In the interest of having a working system, I reverted that machine to systemd 
version 230-7.  Unsurprisingly, the problem went away.

I’ll try re-installing 231-1 and commenting that line.  I’ll probably have a 
chance tonight.  I’ll report when I have something.

It may be worth noticing that other things failed as well when 231-1 was in.  
I’m attaching a ‘grep -i fail -C20’ of the screen log.  Of particular note are 
“Failed to start Raise network interfaces” and “Failed to start Login Service.”
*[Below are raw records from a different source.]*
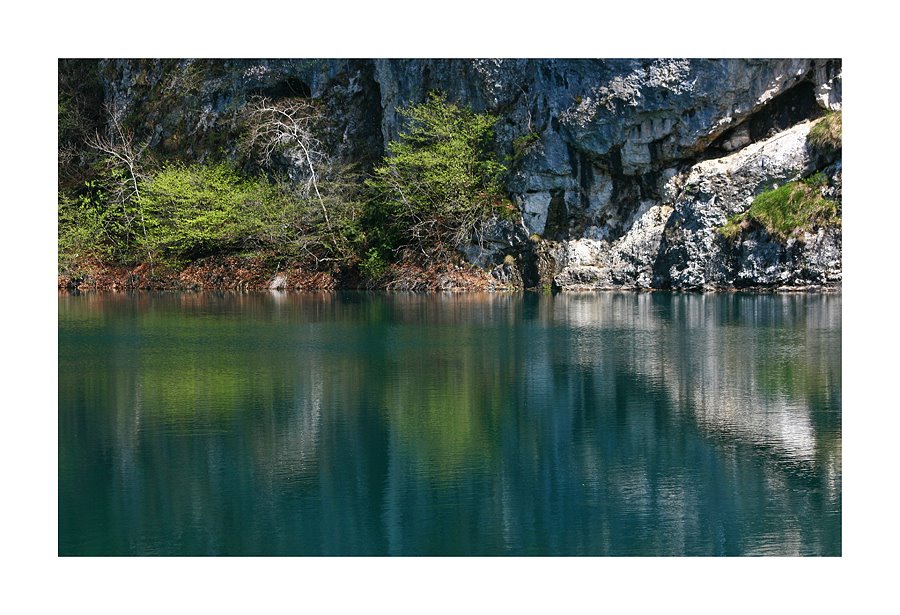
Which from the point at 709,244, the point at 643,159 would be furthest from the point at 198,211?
the point at 709,244

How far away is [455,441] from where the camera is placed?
13.2 m

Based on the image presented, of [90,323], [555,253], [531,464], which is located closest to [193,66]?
[555,253]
Are there other places where I should remove a “SystemCallFilter” ?

Attachment: screenlog.xz
Description: Binary data



On Jul 28, 2016, at 1:24 PM, Michael Biebl <bi...@debian.org> wrote:

> Am 28.07.2016 um 22:01 schrieb Rick Thomas:
>> No.  This is a stock kernel.  It’s available from both testing and unstable 
>> repos.  The machine itself is a SheevaPlug.  Nothing custom about it.
>> 
>> What makes you think it’s custom?
> 
> This was more of a question then a statement.
> I wanted to rule out, that the kernel was missing any relevant features.
> 
> I assume the previous version worked properly and the addition of
> 
> SystemCallFilter=~@clock @cpu-emulation @debug @keyring @module @mount
> @obsolete @raw-io
> 
> is causing the problem? If you comment out that line from
> systemd-journald.service, does it start properly?
> 
> SystemCallFilter uses libseccomp, maybe libseccomp on armel is not fully
> functional and we need to reassign this.
> 
> 
> -- 
> Why is it that all of the instruments seeking intelligent life in the
> universe are pointed away from Earth?